* _What you have to do_:
Rewrite the rows from the line containing "Is armorial crest, bbox=108,11,170,75" through the end of the rows as a two-column CSV with the header input,output. Give one CSV line per row, with the row's text and its answer each in a single quoted field and any line breaks turned into spaces.

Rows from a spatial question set

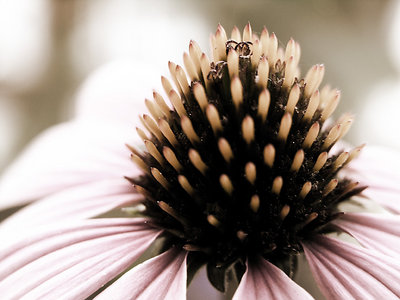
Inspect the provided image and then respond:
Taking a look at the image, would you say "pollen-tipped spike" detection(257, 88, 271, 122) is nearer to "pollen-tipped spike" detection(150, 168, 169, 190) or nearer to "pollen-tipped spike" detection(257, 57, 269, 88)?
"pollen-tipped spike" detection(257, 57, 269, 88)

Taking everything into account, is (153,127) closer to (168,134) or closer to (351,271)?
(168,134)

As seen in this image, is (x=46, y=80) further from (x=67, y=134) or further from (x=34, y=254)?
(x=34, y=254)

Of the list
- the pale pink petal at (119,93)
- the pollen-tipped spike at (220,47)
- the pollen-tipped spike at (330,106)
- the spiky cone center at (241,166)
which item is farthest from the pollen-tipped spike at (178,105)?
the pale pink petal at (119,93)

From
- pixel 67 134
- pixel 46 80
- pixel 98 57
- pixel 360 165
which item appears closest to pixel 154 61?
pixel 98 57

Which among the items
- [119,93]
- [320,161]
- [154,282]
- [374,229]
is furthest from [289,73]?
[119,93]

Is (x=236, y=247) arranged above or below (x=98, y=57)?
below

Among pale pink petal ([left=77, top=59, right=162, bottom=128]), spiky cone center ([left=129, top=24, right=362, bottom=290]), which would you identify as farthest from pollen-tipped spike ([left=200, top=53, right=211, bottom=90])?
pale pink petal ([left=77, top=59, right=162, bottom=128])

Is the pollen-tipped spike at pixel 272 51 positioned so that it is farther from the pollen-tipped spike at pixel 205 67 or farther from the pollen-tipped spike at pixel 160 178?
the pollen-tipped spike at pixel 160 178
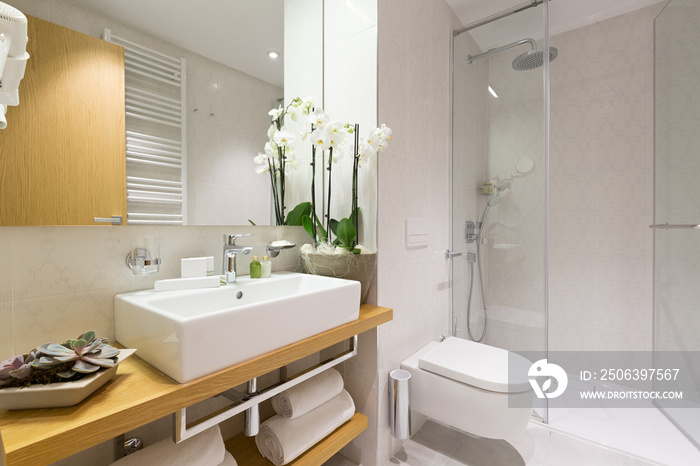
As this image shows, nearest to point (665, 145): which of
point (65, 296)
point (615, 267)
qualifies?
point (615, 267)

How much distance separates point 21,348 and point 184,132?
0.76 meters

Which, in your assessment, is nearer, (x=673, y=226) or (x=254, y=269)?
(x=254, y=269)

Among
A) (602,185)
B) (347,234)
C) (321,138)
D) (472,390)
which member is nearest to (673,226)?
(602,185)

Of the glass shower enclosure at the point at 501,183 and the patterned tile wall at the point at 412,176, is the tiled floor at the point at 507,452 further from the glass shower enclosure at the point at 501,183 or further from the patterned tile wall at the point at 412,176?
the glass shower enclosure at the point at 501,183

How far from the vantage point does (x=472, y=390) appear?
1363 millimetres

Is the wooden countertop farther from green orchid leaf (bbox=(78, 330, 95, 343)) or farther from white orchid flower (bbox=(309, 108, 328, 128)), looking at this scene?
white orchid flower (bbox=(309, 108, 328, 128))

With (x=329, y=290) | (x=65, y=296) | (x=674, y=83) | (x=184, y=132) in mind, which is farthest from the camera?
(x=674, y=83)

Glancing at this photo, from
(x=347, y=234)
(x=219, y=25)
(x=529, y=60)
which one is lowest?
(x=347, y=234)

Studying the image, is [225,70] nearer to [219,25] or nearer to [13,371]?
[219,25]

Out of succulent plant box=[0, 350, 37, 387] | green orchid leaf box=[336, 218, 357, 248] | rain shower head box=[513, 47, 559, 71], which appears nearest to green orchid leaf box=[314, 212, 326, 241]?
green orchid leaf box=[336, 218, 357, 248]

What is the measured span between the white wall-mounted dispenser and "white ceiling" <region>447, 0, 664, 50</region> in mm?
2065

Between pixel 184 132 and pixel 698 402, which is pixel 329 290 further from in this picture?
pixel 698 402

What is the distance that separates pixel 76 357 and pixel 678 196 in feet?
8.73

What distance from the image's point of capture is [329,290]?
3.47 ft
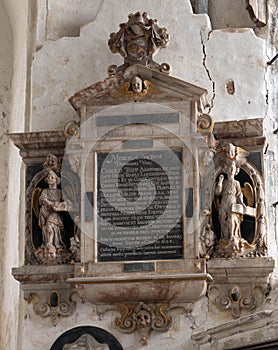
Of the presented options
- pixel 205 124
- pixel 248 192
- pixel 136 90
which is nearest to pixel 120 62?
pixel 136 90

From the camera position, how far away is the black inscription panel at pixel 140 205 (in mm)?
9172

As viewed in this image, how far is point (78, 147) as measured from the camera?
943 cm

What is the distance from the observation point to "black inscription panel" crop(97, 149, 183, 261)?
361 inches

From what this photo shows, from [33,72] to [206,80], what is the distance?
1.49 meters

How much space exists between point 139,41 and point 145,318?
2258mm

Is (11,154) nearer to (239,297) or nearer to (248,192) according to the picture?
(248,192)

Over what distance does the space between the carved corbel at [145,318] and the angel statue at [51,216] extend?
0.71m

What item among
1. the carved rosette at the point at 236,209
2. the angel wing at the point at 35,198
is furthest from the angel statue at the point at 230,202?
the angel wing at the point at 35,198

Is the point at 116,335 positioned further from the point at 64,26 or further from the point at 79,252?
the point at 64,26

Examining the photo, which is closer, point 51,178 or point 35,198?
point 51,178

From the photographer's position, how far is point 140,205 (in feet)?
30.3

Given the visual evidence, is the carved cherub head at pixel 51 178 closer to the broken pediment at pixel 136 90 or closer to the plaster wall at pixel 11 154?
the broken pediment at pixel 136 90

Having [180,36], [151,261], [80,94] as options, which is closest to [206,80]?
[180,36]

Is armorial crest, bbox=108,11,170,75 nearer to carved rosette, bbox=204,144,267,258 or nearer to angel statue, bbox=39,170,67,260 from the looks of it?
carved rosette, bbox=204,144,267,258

* _Expected output_:
input,output
"Is armorial crest, bbox=108,11,170,75 nearer to carved rosette, bbox=204,144,267,258 or nearer to angel statue, bbox=39,170,67,260 from the looks of it?","carved rosette, bbox=204,144,267,258"